§ Stated exercise 1:
Reproduce the records from their first line through the line containing "top-left (338, 268), bottom-right (365, 304)", keeping the requests, and add 18 to every pixel coordinate in the answers. Leave the sample output coordinates unchanged.

-- begin Excerpted passage --

# Heard of a Man



## Tinman (Mar 29, 2018)

I wanted to write something in this genre, 
but I didn`t want to preach, or have it to dark.. 
so I kept this kinda in the center of the road [so to speak] 
I don`t know if this even qualifies as gospel....
but its the only gospel song I have....lol   Vincent


[video=youtube_share;B3Mjb7aeeiE]https://youtu.be/B3Mjb7aeeiE[/video]




heard of a man
head bent and bleeding
heard of a man..
seen all there is ever going to be.
heard of a man
forgives all others
I have heard of a man 
that could set you free.


Chorus:
He said ..I don`t have very much time
brothers watch for me.
I don`t have  much time
my Father is calling me.


heard of a man
changed up the water 
heard of a man
that could walk on the sea.
I have heard of a man
says you have to believe.
heard of a man..and He has heard of me.


Chorus:
He said ..I don`t have very much time
brothers watch for me.
I do not have much time
my Father is calling me.


music bridge:


Chorus:  
 ..I don`t have very much time
brothers watch for me.
I don`t have very much time
they are going to crucify me.


tag: 
heard of a man....






"question my abilities..never my heart"


© Copyright 2017 Vincent. All Rights Reserved.


----------



## PiP (Mar 29, 2018)

WoW! Vincent this is really good. Enjoyed! I loved the rhythm. And the words...


----------



## Tinman (Mar 29, 2018)

thank you PiP for taking time to listen and comment, wasn``t real sure how "gospel was going to work.


----------

-- end Excerpted passage --

§ Stated exercise 2:
In the forum thread about the song "Heard of a Man," why does the poster say he kept the song "in the center of the road"?

-- begin Supplied data --

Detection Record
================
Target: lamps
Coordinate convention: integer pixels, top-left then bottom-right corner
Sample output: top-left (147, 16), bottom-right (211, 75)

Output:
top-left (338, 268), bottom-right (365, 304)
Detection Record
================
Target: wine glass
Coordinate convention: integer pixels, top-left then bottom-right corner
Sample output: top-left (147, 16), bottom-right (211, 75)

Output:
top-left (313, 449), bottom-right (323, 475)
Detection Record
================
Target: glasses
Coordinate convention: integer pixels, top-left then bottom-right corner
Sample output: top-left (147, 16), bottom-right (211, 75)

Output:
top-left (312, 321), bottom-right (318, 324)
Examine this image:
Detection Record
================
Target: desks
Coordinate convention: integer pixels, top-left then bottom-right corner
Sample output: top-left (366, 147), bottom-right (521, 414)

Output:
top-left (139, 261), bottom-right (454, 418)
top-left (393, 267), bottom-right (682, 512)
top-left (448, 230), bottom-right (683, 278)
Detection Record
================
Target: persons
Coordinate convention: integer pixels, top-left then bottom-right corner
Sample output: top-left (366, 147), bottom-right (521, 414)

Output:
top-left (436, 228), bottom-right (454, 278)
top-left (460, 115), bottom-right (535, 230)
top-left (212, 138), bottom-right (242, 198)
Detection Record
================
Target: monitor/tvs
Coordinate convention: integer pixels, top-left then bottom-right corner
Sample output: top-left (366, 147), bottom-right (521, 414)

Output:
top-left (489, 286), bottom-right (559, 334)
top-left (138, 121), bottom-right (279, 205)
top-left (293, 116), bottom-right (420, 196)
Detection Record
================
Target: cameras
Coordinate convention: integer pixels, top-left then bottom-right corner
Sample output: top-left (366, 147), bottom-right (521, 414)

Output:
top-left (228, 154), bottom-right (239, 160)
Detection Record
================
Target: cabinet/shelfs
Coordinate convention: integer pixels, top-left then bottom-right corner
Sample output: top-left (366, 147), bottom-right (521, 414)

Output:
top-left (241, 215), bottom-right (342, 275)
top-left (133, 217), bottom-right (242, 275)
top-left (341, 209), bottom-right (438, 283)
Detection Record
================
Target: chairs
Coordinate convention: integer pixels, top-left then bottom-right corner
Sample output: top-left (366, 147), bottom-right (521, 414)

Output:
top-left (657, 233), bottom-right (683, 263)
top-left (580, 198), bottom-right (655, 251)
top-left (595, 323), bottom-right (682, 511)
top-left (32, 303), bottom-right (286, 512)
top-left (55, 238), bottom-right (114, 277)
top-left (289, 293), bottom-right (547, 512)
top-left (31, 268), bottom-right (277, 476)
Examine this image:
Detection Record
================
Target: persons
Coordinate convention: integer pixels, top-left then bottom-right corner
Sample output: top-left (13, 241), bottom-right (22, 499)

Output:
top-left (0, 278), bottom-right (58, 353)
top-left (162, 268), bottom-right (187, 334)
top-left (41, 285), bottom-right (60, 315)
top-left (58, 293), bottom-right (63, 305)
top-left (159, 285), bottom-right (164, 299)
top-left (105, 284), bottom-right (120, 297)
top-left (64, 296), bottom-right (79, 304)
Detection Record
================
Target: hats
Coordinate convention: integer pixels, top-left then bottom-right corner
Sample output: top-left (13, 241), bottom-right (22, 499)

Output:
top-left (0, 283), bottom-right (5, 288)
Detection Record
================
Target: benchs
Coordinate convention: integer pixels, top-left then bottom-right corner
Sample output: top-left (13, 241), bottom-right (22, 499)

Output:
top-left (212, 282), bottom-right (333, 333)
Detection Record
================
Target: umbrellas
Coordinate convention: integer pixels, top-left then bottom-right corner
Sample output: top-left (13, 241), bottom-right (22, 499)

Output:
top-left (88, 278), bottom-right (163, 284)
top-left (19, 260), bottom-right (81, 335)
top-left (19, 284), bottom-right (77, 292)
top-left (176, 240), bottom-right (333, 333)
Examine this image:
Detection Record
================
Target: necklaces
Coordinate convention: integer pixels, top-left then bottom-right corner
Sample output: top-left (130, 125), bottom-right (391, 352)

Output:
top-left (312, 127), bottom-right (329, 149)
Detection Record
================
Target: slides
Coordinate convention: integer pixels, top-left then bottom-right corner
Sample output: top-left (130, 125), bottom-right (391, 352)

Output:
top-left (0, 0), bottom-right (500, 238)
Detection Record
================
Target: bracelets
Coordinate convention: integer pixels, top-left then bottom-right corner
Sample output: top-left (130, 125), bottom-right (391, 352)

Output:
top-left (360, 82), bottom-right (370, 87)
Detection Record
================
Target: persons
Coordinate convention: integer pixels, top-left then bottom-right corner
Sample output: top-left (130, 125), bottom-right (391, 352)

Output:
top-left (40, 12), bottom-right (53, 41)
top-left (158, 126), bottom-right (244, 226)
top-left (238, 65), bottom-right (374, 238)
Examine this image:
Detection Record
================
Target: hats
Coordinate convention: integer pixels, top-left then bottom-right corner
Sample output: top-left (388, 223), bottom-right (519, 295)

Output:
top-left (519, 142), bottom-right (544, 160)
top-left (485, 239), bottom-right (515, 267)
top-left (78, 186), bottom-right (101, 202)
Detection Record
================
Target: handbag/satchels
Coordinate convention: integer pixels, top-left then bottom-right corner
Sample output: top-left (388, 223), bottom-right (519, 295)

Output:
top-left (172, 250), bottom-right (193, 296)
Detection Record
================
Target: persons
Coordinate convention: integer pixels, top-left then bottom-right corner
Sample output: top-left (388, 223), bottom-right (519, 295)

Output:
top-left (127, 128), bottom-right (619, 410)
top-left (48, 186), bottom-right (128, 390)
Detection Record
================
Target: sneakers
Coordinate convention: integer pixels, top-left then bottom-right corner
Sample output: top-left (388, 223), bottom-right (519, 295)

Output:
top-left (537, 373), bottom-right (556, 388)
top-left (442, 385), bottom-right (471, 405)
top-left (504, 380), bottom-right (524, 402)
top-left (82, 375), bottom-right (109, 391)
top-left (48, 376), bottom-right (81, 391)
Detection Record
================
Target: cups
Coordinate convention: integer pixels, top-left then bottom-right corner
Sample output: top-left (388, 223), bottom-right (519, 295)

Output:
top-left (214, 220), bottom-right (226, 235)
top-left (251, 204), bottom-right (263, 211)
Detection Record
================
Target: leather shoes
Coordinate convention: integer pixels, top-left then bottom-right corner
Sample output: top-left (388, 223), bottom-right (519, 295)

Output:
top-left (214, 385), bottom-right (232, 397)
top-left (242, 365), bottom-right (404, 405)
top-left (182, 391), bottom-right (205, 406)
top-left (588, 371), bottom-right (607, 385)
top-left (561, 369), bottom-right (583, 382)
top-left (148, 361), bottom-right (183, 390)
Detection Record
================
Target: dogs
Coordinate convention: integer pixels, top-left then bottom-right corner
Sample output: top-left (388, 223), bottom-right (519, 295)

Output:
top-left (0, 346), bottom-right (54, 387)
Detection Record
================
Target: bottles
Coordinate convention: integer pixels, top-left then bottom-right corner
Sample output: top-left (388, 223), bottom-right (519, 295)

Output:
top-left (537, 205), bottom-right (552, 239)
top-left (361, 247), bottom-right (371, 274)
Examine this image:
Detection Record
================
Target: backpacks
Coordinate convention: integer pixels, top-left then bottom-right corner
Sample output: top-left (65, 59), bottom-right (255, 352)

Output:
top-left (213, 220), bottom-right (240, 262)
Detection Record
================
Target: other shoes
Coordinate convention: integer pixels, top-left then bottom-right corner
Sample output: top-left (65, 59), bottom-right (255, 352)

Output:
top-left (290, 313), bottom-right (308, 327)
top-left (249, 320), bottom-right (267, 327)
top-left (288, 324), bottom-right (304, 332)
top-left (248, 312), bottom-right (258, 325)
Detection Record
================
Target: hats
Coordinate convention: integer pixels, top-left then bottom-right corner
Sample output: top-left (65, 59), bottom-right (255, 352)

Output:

-- end Supplied data --

§ Full output 1:
Detection Record
================
Target: lamps
Coordinate convention: integer pixels, top-left then bottom-right corner
Sample output: top-left (147, 16), bottom-right (211, 75)

Output:
top-left (356, 286), bottom-right (383, 322)

§ Full output 2:
He wanted to write something in the gospel genre but didn't want to preach or make it too dark. So he kept it in the center of the road.